ACTIVITY | Retype the material so that each line matches the original exactly.

DATA SUPPLIED |
....................
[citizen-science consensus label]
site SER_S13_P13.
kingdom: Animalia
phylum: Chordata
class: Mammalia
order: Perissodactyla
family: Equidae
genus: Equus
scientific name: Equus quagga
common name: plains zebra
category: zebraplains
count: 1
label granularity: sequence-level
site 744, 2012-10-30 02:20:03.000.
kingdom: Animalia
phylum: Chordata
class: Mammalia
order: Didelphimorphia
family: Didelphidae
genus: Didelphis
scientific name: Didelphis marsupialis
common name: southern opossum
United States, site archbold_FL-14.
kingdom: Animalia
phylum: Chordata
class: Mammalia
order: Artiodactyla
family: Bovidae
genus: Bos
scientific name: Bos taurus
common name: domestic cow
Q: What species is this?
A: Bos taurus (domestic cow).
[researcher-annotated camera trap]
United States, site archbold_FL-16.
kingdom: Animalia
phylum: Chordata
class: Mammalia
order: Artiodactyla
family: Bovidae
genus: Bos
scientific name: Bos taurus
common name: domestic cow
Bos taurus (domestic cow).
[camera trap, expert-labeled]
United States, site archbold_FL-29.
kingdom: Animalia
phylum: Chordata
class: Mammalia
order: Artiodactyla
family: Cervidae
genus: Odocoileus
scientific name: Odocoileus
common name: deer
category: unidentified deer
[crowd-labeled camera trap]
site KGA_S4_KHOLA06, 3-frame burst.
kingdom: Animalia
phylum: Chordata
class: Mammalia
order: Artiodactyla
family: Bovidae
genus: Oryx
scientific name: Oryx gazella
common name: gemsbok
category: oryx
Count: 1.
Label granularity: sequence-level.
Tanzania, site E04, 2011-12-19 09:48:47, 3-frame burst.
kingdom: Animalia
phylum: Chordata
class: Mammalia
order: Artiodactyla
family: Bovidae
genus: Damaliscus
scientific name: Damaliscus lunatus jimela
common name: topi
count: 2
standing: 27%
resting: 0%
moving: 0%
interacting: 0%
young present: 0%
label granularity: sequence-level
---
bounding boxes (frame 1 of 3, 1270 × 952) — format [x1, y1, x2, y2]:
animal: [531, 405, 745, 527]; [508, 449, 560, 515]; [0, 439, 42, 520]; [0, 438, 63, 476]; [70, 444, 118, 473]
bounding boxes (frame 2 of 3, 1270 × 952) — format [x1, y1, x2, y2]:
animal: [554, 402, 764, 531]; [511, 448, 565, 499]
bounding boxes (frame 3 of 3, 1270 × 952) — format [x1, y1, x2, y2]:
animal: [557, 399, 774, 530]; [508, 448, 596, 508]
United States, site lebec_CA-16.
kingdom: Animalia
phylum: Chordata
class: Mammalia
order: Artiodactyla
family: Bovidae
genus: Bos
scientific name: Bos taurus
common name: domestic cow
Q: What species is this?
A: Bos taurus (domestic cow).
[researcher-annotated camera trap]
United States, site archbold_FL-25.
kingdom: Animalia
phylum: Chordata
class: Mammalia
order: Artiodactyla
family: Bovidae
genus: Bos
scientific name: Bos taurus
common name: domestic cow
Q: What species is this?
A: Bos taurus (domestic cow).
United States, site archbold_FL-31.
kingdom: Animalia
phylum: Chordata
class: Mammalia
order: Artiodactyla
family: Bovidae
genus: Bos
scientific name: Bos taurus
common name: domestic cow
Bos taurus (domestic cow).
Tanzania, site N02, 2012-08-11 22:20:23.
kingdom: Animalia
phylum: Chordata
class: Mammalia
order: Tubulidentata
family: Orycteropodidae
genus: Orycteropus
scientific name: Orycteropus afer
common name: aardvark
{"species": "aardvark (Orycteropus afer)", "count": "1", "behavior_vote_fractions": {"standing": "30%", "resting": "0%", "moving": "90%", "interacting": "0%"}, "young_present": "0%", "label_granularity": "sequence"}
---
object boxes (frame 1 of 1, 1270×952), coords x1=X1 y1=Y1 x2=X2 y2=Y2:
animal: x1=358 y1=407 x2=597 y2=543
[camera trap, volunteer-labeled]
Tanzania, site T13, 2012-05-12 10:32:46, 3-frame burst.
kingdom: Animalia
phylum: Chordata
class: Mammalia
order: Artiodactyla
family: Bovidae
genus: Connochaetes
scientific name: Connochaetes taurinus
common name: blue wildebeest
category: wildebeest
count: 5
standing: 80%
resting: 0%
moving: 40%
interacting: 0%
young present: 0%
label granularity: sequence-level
....................
ANSWER BOX |
[citizen-science consensus label]
site SER_S13_P13.
kingdom: Animalia
phylum: Chordata
class: Mammalia
order: Perissodactyla
family: Equidae
genus: Equus
scientific name: Equus quagga
common name: plains zebra
category: zebraplains
count: 1
label granularity: sequence-level
site 744, 2012-10-30 02:20:03.000.
kingdom: Animalia
phylum: Chordata
class: Mammalia
order: Didelphimorphia
family: Didelphidae
genus: Didelphis
scientific name: Didelphis marsupialis
common name: southern opossum
United States, site archbold_FL-14.
kingdom: Animalia
phylum: Chordata
class: Mammalia
order: Artiodactyla
family: Bovidae
genus: Bos
scientific name: Bos taurus
common name: domestic cow
Q: What species is this?
A: Bos taurus (domestic cow).
[researcher-annotated camera trap]
United States, site archbold_FL-16.
kingdom: Animalia
phylum: Chordata
class: Mammalia
order: Artiodactyla
family: Bovidae
genus: Bos
scientific name: Bos taurus
common name: domestic cow
Bos taurus (domestic cow).
[camera trap, expert-labeled]
United States, site archbold_FL-29.
kingdom: Animalia
phylum: Chordata
class: Mammalia
order: Artiodactyla
family: Cervidae
genus: Odocoileus
scientific name: Odocoileus
common name: deer
category: unidentified deer
[crowd-labeled camera trap]
site KGA_S4_KHOLA06, 3-frame burst.
kingdom: Animalia
phylum: Chordata
class: Mammalia
order: Artiodactyla
family: Bovidae
genus: Oryx
scientific name: Oryx gazella
common name: gemsbok
category: oryx
Count: 1.
Label granularity: sequence-level.
Tanzania, site E04, 2011-12-19 09:48:47, 3-frame burst.
kingdom: Animalia
phylum: Chordata
class: Mammalia
order: Artiodactyla
family: Bovidae
genus: Damaliscus
scientific name: Damaliscus lunatus jimela
common name: topi
count: 2
standing: 27%
resting: 0%
moving: 0%
interacting: 0%
young present: 0%
label granularity: sequence-level
---
bounding boxes (frame 1 of 3, 1270 × 952) — format [x1, y1, x2, y2]:
animal: [531, 405, 745, 527]; [508, 449, 560, 515]; [0, 439, 42, 520]; [0, 438, 63, 476]; [70, 444, 118, 473]
bounding boxes (frame 2 of 3, 1270 × 952) — format [x1, y1, x2, y2]:
animal: [554, 402, 764, 531]; [511, 448, 565, 499]
bounding boxes (frame 3 of 3, 1270 × 952) — format [x1, y1, x2, y2]:
animal: [557, 399, 774, 530]; [508, 448, 596, 508]
United States, site lebec_CA-16.
kingdom: Animalia
phylum: Chordata
class: Mammalia
order: Artiodactyla
family: Bovidae
genus: Bos
scientific name: Bos taurus
common name: domestic cow
Q: What species is this?
A: Bos taurus (domestic cow).
[researcher-annotated camera trap]
United States, site archbold_FL-25.
kingdom: Animalia
phylum: Chordata
class: Mammalia
order: Artiodactyla
family: Bovidae
genus: Bos
scientific name: Bos taurus
common name: domestic cow
Q: What species is this?
A: Bos taurus (domestic cow).
United States, site archbold_FL-31.
kingdom: Animalia
phylum: Chordata
class: Mammalia
order: Artiodactyla
family: Bovidae
genus: Bos
scientific name: Bos taurus
common name: domestic cow
Bos taurus (domestic cow).
Tanzania, site N02, 2012-08-11 22:20:23.
kingdom: Animalia
phylum: Chordata
class: Mammalia
order: Tubulidentata
family: Orycteropodidae
genus: Orycteropus
scientific name: Orycteropus afer
common name: aardvark
{"species": "aardvark (Orycteropus afer)", "count": "1", "behavior_vote_fractions": {"standing": "30%", "resting": "0%", "moving": "90%", "interacting": "0%"}, "young_present": "0%", "label_granularity": "sequence"}
---
object boxes (frame 1 of 1, 1270×952), coords x1=X1 y1=Y1 x2=X2 y2=Y2:
animal: x1=358 y1=407 x2=597 y2=543
[camera trap, volunteer-labeled]
Tanzania, site T13, 2012-05-12 10:32:46, 3-frame burst.
kingdom: Animalia
phylum: Chordata
class: Mammalia
order: Artiodactyla
family: Bovidae
genus: Connochaetes
scientific name: Connochaetes taurinus
common name: blue wildebeest
category: wildebeest
count: 5
standing: 80%
resting: 0%
moving: 40%
interacting: 0%
young present: 0%
label granularity: sequence-level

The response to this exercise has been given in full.